Ortadoğu yani İslam coğrafyasından batıya doğru her geçen gün bütün facialara rağmen artarak devam eden sığınmacı hareketi çağımızın en acımazsız ve ahlaksız soy kırımına dönüşmüştür. Dünya İnsanlığının bu büyük utanç tablosu karşısında umarsız izleyici rolünden daha iğrenç olan onun devletlerarası çıkar ilişkileri üzerinden pazarlık konusu yaparak daha fazla ölmelerine seyirci kalmaktır.
Her gün Televizyon ve haber kanallarından izlediğimiz Akdeniz ve Ege denizinde alabora olan tekne ve botların içindeki yüzlerce çocuk, kadın yaşlı, genç insanın ölümü artık bir iğrenç dizinin sıradan bir bölümü kadar insanları ve uygar insanlığı etkilemiyor.
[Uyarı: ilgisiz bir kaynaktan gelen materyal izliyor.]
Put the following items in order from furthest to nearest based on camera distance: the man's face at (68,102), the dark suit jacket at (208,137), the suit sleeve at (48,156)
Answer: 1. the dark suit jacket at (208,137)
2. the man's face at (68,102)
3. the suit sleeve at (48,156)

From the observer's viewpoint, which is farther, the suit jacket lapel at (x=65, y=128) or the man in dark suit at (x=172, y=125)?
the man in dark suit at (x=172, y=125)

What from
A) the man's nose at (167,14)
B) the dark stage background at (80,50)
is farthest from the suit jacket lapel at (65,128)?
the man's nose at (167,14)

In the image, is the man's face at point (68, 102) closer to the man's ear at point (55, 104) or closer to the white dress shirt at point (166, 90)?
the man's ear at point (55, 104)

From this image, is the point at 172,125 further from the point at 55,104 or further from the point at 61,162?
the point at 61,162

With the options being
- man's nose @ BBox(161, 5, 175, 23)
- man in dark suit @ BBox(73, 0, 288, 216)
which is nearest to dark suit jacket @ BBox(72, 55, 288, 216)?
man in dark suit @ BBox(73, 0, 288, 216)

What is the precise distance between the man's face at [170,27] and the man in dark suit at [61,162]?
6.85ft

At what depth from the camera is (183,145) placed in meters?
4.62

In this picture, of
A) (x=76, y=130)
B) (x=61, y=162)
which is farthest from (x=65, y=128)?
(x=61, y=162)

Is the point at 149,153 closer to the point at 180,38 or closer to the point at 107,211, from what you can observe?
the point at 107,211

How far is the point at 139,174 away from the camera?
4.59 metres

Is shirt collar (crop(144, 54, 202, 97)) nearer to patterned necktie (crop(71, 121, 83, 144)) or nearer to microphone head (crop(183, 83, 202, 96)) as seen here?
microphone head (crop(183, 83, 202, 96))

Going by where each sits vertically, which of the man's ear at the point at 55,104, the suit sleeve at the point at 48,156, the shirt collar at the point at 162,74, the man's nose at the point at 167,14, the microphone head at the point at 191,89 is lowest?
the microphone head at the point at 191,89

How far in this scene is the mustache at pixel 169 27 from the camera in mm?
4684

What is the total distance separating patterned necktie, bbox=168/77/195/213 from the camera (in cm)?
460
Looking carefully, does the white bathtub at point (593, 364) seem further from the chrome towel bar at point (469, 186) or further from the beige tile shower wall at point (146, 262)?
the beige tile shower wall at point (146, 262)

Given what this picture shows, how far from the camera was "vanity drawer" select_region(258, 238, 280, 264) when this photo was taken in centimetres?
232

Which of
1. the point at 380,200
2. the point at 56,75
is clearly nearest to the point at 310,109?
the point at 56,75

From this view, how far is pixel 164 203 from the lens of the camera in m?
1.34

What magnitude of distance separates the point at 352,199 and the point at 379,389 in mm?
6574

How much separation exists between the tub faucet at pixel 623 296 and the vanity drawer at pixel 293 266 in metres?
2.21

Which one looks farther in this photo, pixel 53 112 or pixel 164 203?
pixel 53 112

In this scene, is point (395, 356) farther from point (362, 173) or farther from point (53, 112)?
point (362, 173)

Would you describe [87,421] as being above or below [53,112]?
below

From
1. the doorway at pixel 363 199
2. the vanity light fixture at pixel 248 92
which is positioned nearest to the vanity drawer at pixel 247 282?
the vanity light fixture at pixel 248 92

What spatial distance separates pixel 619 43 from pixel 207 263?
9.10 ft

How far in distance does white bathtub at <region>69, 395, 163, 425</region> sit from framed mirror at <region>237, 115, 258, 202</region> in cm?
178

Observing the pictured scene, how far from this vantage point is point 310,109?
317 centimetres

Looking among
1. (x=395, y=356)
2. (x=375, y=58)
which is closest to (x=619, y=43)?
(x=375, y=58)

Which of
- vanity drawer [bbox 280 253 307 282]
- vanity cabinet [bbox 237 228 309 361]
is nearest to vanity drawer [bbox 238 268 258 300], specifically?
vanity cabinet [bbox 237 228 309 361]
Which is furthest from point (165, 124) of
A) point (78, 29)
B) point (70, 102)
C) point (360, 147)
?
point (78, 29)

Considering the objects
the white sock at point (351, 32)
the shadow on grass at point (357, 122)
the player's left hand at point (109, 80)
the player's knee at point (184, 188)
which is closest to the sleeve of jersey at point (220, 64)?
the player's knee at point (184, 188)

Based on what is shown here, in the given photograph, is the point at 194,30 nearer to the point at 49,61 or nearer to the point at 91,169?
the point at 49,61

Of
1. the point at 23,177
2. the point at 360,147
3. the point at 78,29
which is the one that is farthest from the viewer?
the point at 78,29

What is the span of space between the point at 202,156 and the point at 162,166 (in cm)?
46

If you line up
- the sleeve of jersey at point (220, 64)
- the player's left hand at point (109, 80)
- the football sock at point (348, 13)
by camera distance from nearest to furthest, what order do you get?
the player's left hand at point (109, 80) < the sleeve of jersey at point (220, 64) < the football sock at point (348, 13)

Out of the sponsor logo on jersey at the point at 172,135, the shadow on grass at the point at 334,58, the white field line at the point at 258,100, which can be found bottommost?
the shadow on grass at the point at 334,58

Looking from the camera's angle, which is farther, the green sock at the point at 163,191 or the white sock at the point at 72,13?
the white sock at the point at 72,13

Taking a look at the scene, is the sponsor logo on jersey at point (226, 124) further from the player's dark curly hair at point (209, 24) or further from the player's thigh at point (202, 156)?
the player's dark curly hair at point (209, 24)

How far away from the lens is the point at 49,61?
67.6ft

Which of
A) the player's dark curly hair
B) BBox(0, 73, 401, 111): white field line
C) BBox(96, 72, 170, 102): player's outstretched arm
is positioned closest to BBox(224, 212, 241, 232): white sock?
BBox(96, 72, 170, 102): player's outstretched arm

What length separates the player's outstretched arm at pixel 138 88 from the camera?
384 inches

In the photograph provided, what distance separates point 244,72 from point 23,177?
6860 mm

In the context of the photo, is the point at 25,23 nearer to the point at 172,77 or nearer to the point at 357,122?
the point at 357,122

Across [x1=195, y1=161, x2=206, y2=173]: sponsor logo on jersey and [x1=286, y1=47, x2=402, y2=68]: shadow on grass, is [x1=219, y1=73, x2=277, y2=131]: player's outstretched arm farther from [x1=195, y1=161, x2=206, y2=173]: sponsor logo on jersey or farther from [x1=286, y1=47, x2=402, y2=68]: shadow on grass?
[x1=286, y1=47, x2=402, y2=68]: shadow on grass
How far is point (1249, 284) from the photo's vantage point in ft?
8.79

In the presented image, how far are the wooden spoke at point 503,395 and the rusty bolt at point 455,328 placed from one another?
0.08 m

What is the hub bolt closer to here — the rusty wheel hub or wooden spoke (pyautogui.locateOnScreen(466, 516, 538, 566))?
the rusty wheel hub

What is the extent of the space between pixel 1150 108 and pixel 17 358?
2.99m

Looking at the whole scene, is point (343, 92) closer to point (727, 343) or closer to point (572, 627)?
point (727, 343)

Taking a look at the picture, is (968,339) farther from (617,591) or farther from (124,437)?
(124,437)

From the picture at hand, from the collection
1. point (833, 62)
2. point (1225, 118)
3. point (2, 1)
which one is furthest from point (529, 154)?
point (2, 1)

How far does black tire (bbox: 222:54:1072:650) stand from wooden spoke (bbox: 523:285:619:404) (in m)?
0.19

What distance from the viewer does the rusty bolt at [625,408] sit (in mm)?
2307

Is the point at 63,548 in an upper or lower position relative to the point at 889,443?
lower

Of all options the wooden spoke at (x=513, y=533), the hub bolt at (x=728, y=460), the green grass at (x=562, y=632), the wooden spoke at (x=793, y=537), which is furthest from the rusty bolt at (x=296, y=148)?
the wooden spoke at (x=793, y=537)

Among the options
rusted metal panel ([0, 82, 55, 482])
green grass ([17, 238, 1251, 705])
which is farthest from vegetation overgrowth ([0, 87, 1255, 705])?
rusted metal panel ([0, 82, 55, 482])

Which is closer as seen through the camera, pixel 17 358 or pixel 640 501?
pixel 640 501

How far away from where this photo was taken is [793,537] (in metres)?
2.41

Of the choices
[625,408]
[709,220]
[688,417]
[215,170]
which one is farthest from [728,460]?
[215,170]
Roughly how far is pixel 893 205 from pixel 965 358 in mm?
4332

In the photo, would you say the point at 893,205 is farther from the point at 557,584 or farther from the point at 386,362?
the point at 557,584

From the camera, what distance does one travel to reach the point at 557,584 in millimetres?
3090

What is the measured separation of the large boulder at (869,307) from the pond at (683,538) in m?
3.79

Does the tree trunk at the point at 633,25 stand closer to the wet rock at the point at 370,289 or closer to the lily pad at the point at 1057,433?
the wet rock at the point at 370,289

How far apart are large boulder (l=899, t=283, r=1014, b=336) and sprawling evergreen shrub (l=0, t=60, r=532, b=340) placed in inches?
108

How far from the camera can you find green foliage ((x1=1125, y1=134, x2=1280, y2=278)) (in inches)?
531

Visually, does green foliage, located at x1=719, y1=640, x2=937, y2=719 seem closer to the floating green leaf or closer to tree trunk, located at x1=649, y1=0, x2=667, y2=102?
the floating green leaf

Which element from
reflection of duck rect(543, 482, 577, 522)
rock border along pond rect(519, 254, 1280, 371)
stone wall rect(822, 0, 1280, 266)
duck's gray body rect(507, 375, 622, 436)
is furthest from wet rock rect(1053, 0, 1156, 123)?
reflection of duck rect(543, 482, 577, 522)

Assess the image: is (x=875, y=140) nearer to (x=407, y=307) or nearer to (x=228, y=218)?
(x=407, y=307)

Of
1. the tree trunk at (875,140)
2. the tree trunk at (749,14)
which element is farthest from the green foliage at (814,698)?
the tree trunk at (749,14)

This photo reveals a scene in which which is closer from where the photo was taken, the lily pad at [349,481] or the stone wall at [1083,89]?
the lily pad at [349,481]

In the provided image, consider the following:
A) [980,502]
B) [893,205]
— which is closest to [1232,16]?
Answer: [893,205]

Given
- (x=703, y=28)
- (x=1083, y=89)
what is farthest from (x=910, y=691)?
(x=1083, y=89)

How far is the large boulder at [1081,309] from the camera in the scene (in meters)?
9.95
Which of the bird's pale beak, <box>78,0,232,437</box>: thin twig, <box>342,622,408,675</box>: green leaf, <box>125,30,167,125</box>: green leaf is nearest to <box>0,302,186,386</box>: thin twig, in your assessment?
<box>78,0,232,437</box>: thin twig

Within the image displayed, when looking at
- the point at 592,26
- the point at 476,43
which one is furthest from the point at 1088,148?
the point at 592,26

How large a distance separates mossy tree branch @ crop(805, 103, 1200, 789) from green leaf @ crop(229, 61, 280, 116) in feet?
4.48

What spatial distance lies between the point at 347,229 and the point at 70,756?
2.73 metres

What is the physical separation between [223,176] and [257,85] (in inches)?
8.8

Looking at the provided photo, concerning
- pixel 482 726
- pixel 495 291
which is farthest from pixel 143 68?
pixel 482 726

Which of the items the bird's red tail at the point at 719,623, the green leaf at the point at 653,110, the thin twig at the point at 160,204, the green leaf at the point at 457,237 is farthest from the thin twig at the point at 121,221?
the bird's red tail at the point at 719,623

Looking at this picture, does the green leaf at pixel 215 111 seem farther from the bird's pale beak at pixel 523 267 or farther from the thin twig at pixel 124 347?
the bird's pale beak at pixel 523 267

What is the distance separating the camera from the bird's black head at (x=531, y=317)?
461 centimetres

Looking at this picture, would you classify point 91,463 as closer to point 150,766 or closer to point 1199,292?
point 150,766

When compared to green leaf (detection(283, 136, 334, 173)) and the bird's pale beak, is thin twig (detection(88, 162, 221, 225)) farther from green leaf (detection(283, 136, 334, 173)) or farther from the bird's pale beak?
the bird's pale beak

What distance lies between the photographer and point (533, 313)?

Aylarca, Ege denizinin kıyısına vurmuş Aylan Bebeğin küçücük cesedi üzerinde şov yapan kocaman devlet adamlarının bu konuda ahlaki sayılabilecek bir tek çözümleri yoktur olamaz, Çünkü bu vahşetin temel kaynağı kendileri olmakla beraber bu vahşetin durması yönünde bir çaba göstermeleri de beklenemez,
Bu insanların kanı ve canı üzerinden yapılan pazarlıklar alınan ve ödenen milyar dolarlar, erular bu insanların ölümünü durduramayacağı gibi daha da boyutlandırmaktadır. Çünkü masa başında yapılan pazarlıklar ve alış verişler hiçbir biçimde alana yansımamaktadır. Gerçekleşen tekne kazalarında beş on yerine beş yüz altı yüz insan denizin derinliğine gömülmektedir. Ege denizi adeta mülteci mezarlığına dönüşmüştür.
İnsanlığın cellâdı olanlardan merhamet beklemek elbette mümkün değil çünkü bu sığınmacıların toplu olarak soykırıma uğramalarına neden olan kanlı iç savaşları çıkaran bu iç savaş felaketinin sürüp gitmesini sağlayan vahşi acımazsız kafa koparan, tecavüz ve işkence yapan paramiliter güçleri destekleyen besleyenlerin bu güçler olduğunu hepimiz bilmekteyiz.
Ortadoğu da özellikle Suriye, Irak, Afganistan, Libya gibi ülkelerde yoğunlaşan iç savaş nedeniyle sığınma hareketinin devamını sağlamakta ve kitleselleştirmektedir. Yakınımızdaki coğrafya da uzun süre devam eden ve adeta çözülmesi istenmeyen sorunlar halini almış bulunmaktadır. Bir yandan devletler bu sorunu kaynaktan barışçıl politikalarla çözme yerine çıkarlarına tahvil etme vicdansızlığını yaparken diğer yandan yaşanan bu insanlık dışı soykırımın insan kaçakçıları bir ticaret sektörü haline gelmesine göz yumulmaktadır.
Oysa 1945 sonrası sığınmacılarla ilgili; sığınanların haklarını ve ülkelere can güvenliği içinde, insancıl hukuk kuraları çerçevesinde hakları vardır. Bu hakları güvenceye bağlayan sözleşmelerin altında bugün bu toplu katliamları izleyen devletlerin imzası bulunmaktadır.
Savaş ve savaş sonrası zulüm gören mülteci paradigmasıyla hazırlanan bu sözleşmeler her ne kadar ihtiyaca yeterli cevabı vermiyorsa da sığınmacı ve mültecilere yönelik uluslararası korumanın çerçevesini belirlemede hala önemli bir işlevi yerine getirmektedir.
Sorumlu devletler “ihsan etme yerine gölge etmeseler” bu facialar yaşanmazdı.